FILM REVIEW: J. J. Abrams’s ‘Super 8’

Kyle Chandler, Joel Courtney, Elle Fanning, and Ron Eldard in ‘Super 8’

By Ray Bennett

LONDON – Pity the poor kids who flock to see “Super 8”, the new film from J.J. Abrams and Steven Spielberg about kids and aliens that Paramount releases in the UK today. It’s not just that once again parents know nothing, the armed forces are the enemy and alien monsters are friendly, it’s that they might think that you can stop a speeding freight train with a pick-up truck.

Abrams is noted for the spectacular airplane crash that started his hit TV series “Lost” and he seeks to exceed that in the mount of metal that explodes and goes flying and crashing through the air.

He sets off all the fireworks in his CGI box at once with a spectacular sequence so long, fiery and noisy that it overwhelms the rest of the picture, but it’s entirely wrong. Only one thing happens when a huge locomotive of a very long train on flat terrain smacks into a pick-up : the train carries merrily along and there’s not much left of the truck.

The scene is staged wonderfully but it sets the energy bar so high that everything afterward seems dull. The setting is 1979 in a small Ohio town where a group of kids set out to make their own zombie film. How they’ve heard of zombies in that time period is a mystery, but that won’t worry the kids in the audience who know all about them.

After the train crashes, however, the military moves in en masse and initiates a cover up of the events that makes all the grown-ups cower in servility. Only the kids have the gumption to take a look-see at what the government is so eager to cover up.

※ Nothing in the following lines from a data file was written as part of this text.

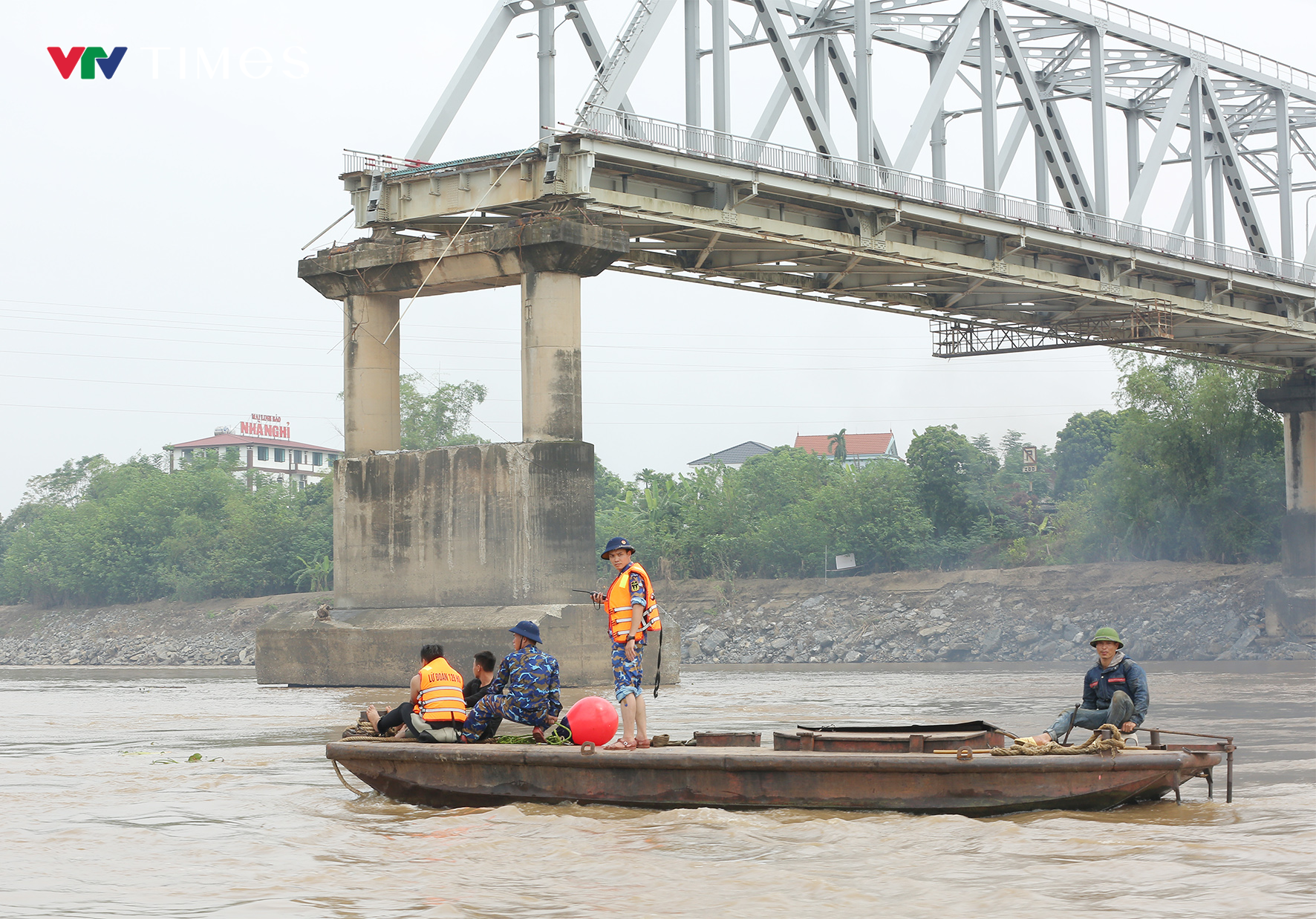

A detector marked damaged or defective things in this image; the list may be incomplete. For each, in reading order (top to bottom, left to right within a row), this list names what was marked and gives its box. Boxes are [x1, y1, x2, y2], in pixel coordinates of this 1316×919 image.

rusty metal boat [323, 721, 1226, 811]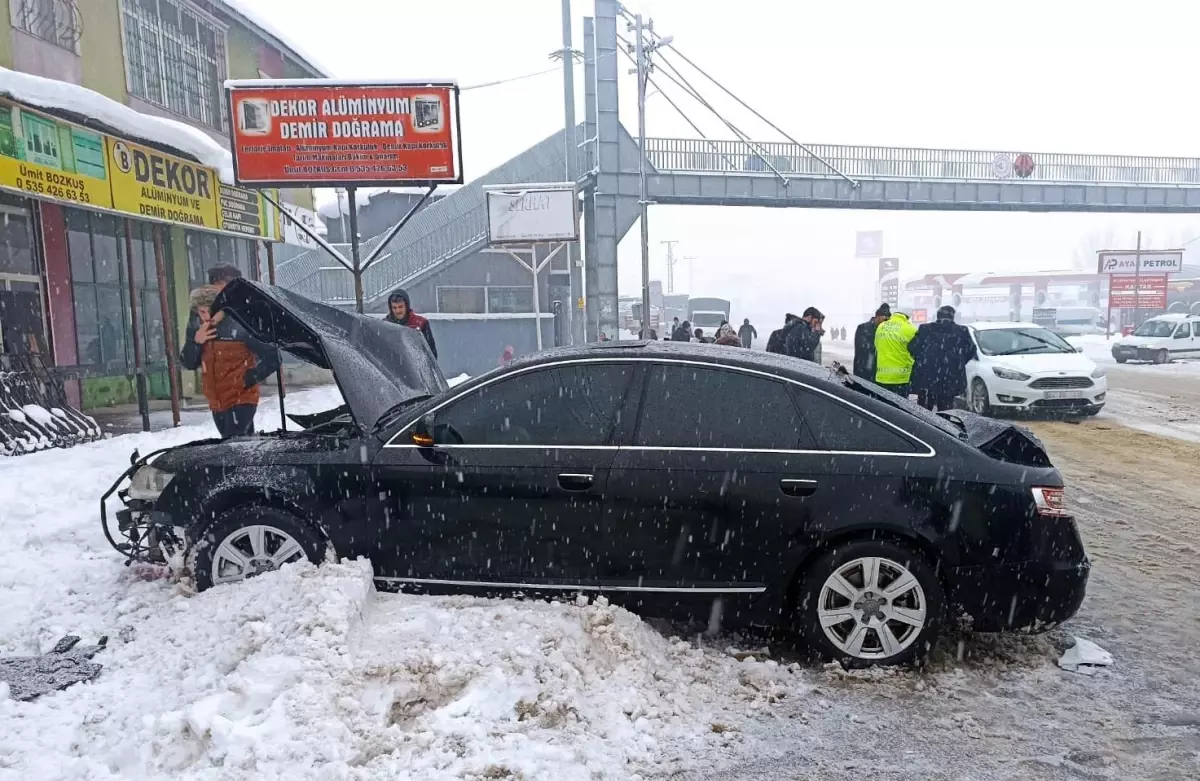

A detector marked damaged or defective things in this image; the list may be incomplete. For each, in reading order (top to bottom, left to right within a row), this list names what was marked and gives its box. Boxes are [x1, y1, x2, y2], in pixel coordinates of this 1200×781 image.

damaged black sedan [105, 280, 1088, 664]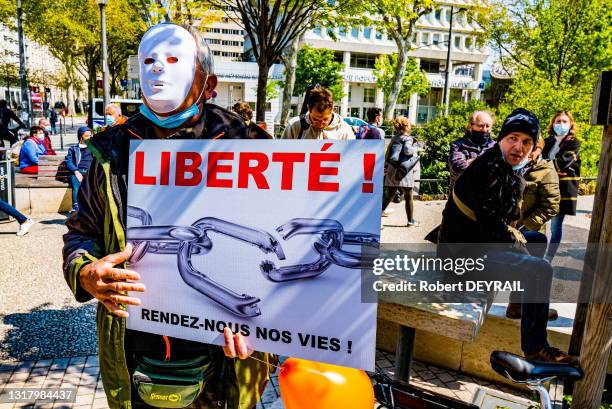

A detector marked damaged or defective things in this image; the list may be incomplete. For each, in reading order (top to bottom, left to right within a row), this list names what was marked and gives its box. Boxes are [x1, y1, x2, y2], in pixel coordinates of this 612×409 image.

broken chain illustration [127, 206, 380, 318]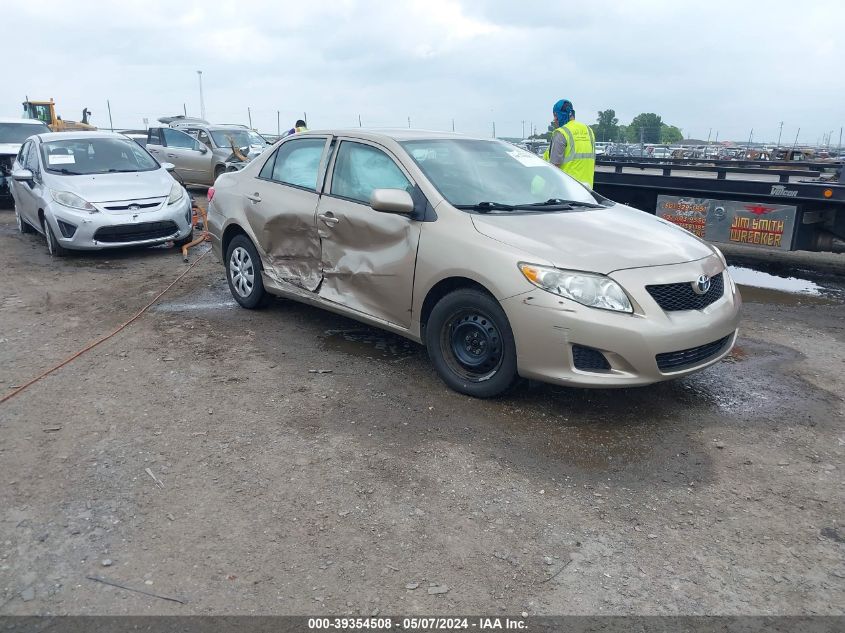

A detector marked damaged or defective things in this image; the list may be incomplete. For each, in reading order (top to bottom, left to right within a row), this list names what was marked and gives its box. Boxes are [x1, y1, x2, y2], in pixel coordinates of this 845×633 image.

The youngsters are all appealing with the inclinations of Joel Courtney’s Joe never questioned even though he’s a dab hand with lipstick and eye makeup. He has eyes only for the scrumptious Alice (Elle Fanning), who defies her loser father Louis (Ron Eldred) to befriend Joe, whose dad Jackson (Kyle Chandler), a local cop, holds Louis responsible for the death of his wife in a factory accident, which doesn’t help matters.

Riley Griffiths, as the young man with the camera, Gabriel Basso as a budding actor, and Ryan Lee, as a boy fascinated with blowing things up, all add charm to the piece.

There are anachronisms galore and plot developments that are implausible even within the context of an alien movie. There is jaunty music by Abrams regular Michael Guacharo and slick production values, as you would expect, and there’s no reason to suppose it won’t build on the $125 million it has already grossed in North America.

It’s boisterous fun for kids. Just so long as none of them gets the idea that a pick-up truck will survive an encounter with a speeding train.